Eric Lott (born 1959) is an American Professor of English and social historian.
Lott received his Ph. D. in 1991 from Columbia University. He is Professor of English at CUNY Graduate Center in New York City. Previously, he was a faculty member in the Department of English at the University of Virginia.
Lott's book about the origins, evolution, and cultural significance of blackface minstrelsy, Love and Theft: Blackface Minstrelsy and the American Working Class (1993), received the 1994 Avery O. Craven Award from the Organization of American Historians and the first annual Modern Language Association's "Best First Book" prize, and the 1994 Outstanding Book on the Subject of Human Rights by the Gustavus Myers Center for the Study of Human Rights.
Lott's writings have appeared in numerous publications, such as Village Voice, The Nation, Transition, and American Quarterly.

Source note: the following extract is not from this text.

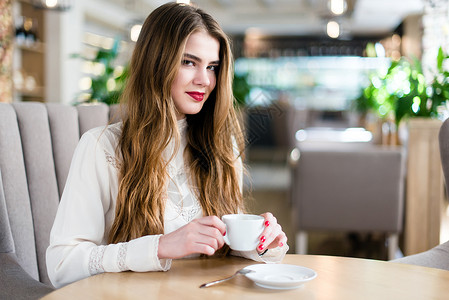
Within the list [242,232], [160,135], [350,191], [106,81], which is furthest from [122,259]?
[106,81]

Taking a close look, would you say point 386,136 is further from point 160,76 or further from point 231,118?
point 160,76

Bob Dylan is widely reported to have taken the title of his album Love and Theft from that of Lott's book; Lott, in turn, considered his own title "a riff on" Leslie Fiedler's Love and Death in the American Novel.
Love and Theft extensively documents the racism and cultural appropriation inherent in blackface performance; Lott also argues that it demonstrates a current of homosexual desire for Black men's bodies; he also argues that "mixed in with vicious parodies and lopsided appropriation, minstrelsy involved a real love of African American culture."